#### Short task 1
Update the records between the start and the line holding "<instances>", inclusive, replacing "Find" with "Locate" and keeping everything else unchanged. Give back only those lines, and leave the pictures out.

#### Given text

The glazes of the East are particularly mystical and unmatched anywhere in the world. When Rosanjin met Chagall on his European trip in 1954, Chagall told Rosanjin, "the clays, the glazes, when those secrets become known over here, our ceramics will be works of art too." I wonder what Chagall would have said if he saw these two works. He might have just simply let out an "ahhhhh" for there is a beauty that goes beyond the spoken tongue.
The above guinomi is from one of the finest sake producing prefectures in all of Japan -- Yamagata. I have never been there, yet one day I shall taste a dewa sansan sake in a local tavern, and also visit the studio of Niwa Ryochi. He's the maker of this subtle mountain-landscape guinomi. Niwa works in the Hira-Shimizu style, becoming the 4th master of the Seiryu-gama (kiln) in 1950; he entered the kiln at age fourteen in 1946.
The inside of the guinomi is like a pure snowfield; light and airy, the mikomi* is almost a white beyond white -- something intensely pure (* mikomi means the "pool" inside the cup). The outside, with its smoky grays being overlapped by white creates a miniature handheld hanging scroll right out of the Muromachi period.
The tsutsugata (cylindrical) shape isn't too thin but perfect in its weight and balance. It's a guinomi I never tire of and I can't wait to get to Yamagata; maybe after the February snow melt. A good thing is that I know the snowy scene in this guinomi will never melt.
If the guinomi is showing outdoor landscapes, the tall tokkuri speaks of inner places. The glaze dances over the elegant form, sometimes in a straight black cascade, often breaking to show rusty red patches. The mind harbors memories like that as well covering some over, leaving some partly exposed, and letting others just sink to the bottom where we sometimes find out who we are. In this case, there is a stamp on the bottom so we can discover the maker; it says Kageaki. That would be Kato Kageaki (1899-1972), a twelfth generation Mino master. His grandson is now the fourteenth generation, Kato Yasukage.
Now if Chagall had seen this tokkuri I think he would have talked of the mystery of God; the western god in this sense. The tsubaki-de-like glaze (rusty reds and browns) hides emotions and memories that quite possibly only god might help one to understand. But then again in Japan, that god might be inside in a Zen Way.
There is a 1919 Chagall painting called Musician with Violin and the feeling is one of darkness and pleasure like the temperament on this Kato piece.
I'm sure Chagall would have loved to have sat down one night after painting and sip some sake from these two scenic pieces.

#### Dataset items
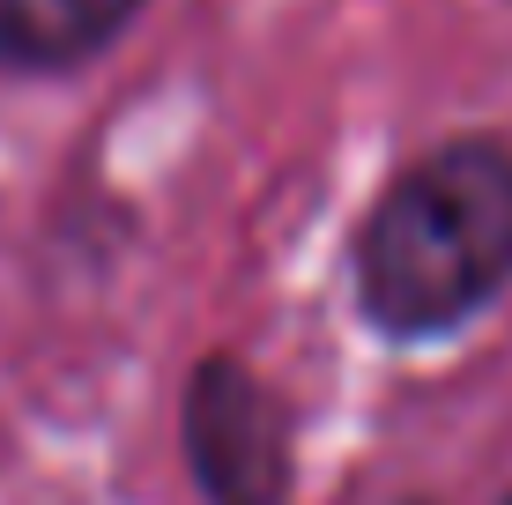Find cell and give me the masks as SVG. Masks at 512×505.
Segmentation results:
<instances>
[{"label":"cell","instance_id":"2","mask_svg":"<svg viewBox=\"0 0 512 505\" xmlns=\"http://www.w3.org/2000/svg\"><path fill=\"white\" fill-rule=\"evenodd\" d=\"M186 461L208 505H290V431L238 357H208L186 379Z\"/></svg>","mask_w":512,"mask_h":505},{"label":"cell","instance_id":"3","mask_svg":"<svg viewBox=\"0 0 512 505\" xmlns=\"http://www.w3.org/2000/svg\"><path fill=\"white\" fill-rule=\"evenodd\" d=\"M141 0H0V67H75L134 23Z\"/></svg>","mask_w":512,"mask_h":505},{"label":"cell","instance_id":"1","mask_svg":"<svg viewBox=\"0 0 512 505\" xmlns=\"http://www.w3.org/2000/svg\"><path fill=\"white\" fill-rule=\"evenodd\" d=\"M512 283V149L446 142L379 194L357 238V298L386 335H446Z\"/></svg>","mask_w":512,"mask_h":505}]
</instances>
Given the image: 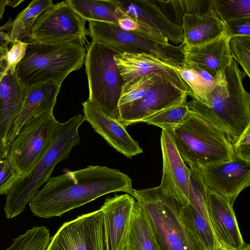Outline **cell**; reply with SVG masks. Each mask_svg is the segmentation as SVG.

#### Short task 2
Answer these questions from the text on the two sake vessels:
(a) In what year did Niwa Ryochi become the 4th master of the Seiryu-gama?
(b) What name does the stamp on the bottom of the tokkuri show?
(c) What is the title of the 1919 Chagall painting the text mentions?

#### Full solution 1
Locate cell and give me the masks as SVG. Masks at 512×505.
Segmentation results:
<instances>

#### Full solution 2
(a) 1950
(b) Kageaki
(c) Musician with Violin